Text extract =

- - -

The Department of Education also approved Common Core as fulfilling certain accountability requirements under the No Child Left Behind Act, which by the early 2010s was being administered through state-by-state waiver agreements. States that adopted Common Core had an easier path to NCLB waivers, which provided relief from increasingly unpopular NCLB sanctions.
By 2012, 45 states and the District of Columbia had adopted the Common Core standards, in whole or in part. The remaining holdouts (Alaska, Texas, Virginia, Nebraska, plus initial non-adopters like Minnesota, which adopted only the ELA standards) were a mix of conservative-leaning and liberal-leaning states.
The Initial Bipartisan Coalition
The initial Common Core coalition was striking in its breadth. It included:
- Republican governors like Indiana's Mitch Daniels, Florida's Jeb Bush, Michigan's Rick Snyder, and Tennessee's Bill Haslam, who saw the standards as advancing rigor and economic competitiveness.
- Democratic governors like Maryland's Martin O'Malley, Connecticut's Dannel Malloy, and Massachusetts's Deval Patrick, who saw the standards as advancing equity and consistent expectations.
- The U.S. Chamber of Commerce and major business organizations, which had long argued American students were graduating without skills employers needed.
- The National Education Association (NEA) and the American Federation of Teachers (AFT) — the major teachers' unions — which initially supported the standards as a more substantive foundation for instruction than NCLB-era multiple-choice testing.
- Most state superintendents and chief state school officers, who saw the standards as a tool for cross-state coordination.
The breadth of the coalition was real. So was its rapid disintegration.
The Right-Wing Reaction
Conservative opposition to Common Core emerged in 2012-2013 and intensified through the 2016 presidential primary. The opposition framed Common Core as federal overreach — a national curriculum imposed by Washington, despite its formally state-led origins. Critics pointed to the Race to the Top incentives as evidence that federal "encouragement" had become coercion in practice.
A second strand of conservative opposition focused on content concerns. Critics argued that the math standards encouraged "fuzzy math" approaches at the expense of procedural fluency. They argued that the ELA standards' emphasis on non-fiction would crowd out classic literature. They argued that specific reading-list suggestions reflected progressive cultural priorities. The empirical merits of these specific complaints were mixed; some had substance, some did not. But the political reception was clear: by 2014, "Common Core" had become a primary-election issue in Republican politics, with would-be presidential candidates positioning themselves against the standards.
A third strand focused on data privacy. Critics raised concerns about the data systems associated with Common Core implementation (particularly the inBloom data initiative, separately funded by the Gates Foundation, which collapsed in 2014 after parental opposition). The data-privacy concerns intersected with broader conservative skepticism of large-scale technocratic reform.
By 2015, multiple Republican governors who had originally championed Common Core — including Bobby Jindal of Louisiana, who had been an early supporter — were reversing position. Indiana, under Governor Mike Pence, formally withdrew from Common Core in 2014, replacing the standards with state-developed alternatives that were, in academic content, substantially similar to Common Core.

- - -

Material shown =

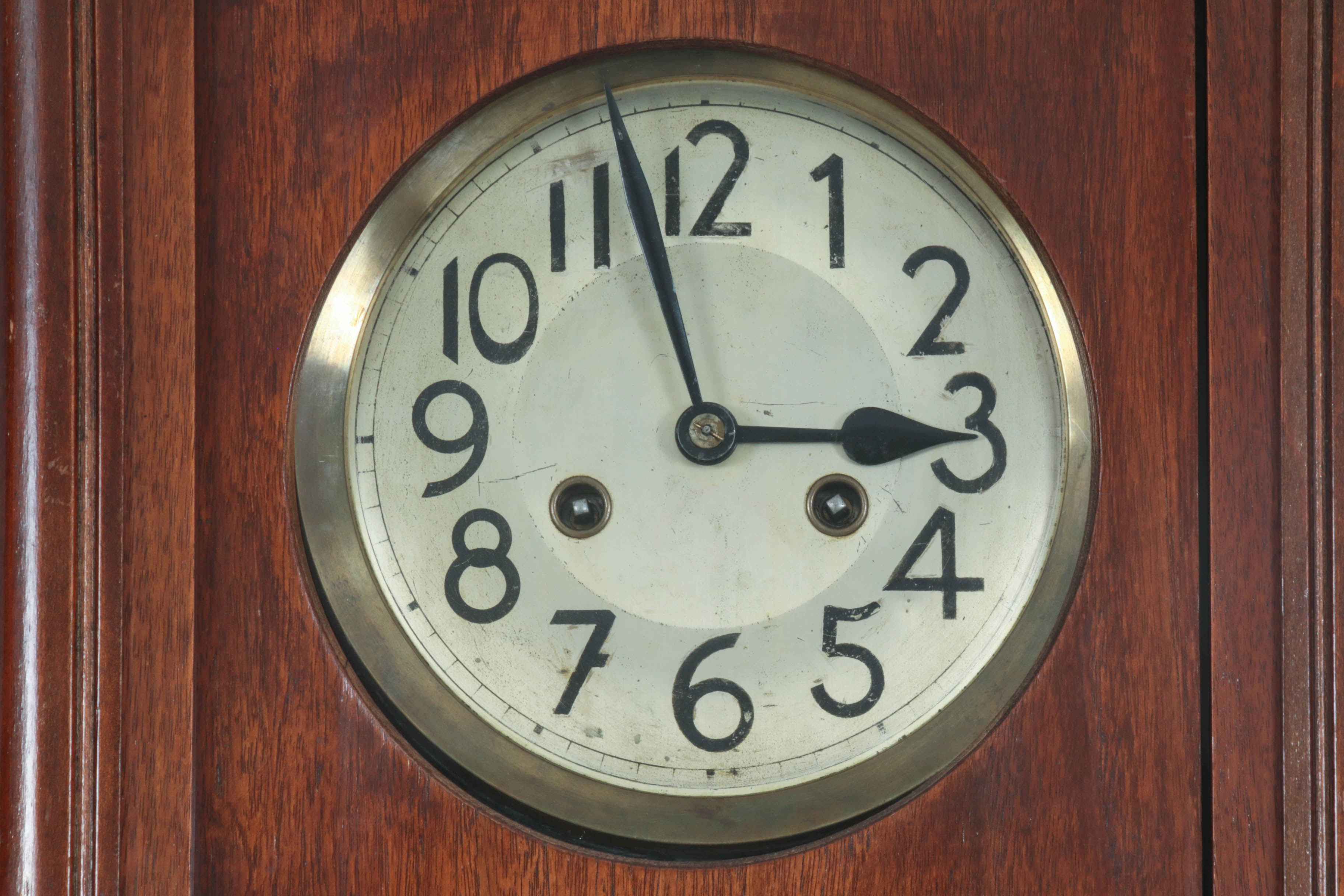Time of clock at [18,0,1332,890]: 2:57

- - -

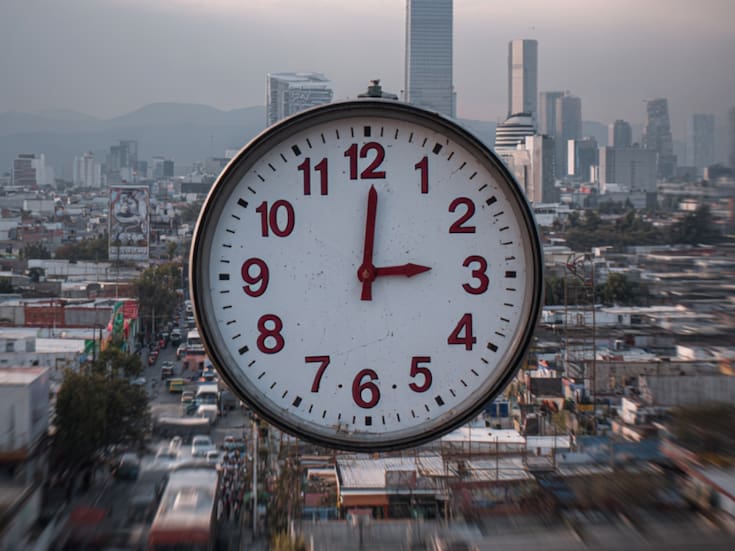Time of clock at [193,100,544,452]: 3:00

- - -

Problem requirements =
From the Common Core passage, quote the text word for word, starting with the words "The Initial Bipartisan" and ending after "and consistent expectations.".

Full answer =
The Initial Bipartisan Coalition
The initial Common Core coalition was striking in its breadth. It included:
- Republican governors like Indiana's Mitch Daniels, Florida's Jeb Bush, Michigan's Rick Snyder, and Tennessee's Bill Haslam, who saw the standards as advancing rigor and economic competitiveness.
- Democratic governors like Maryland's Martin O'Malley, Connecticut's Dannel Malloy, and Massachusetts's Deval Patrick, who saw the standards as advancing equity and consistent expectations.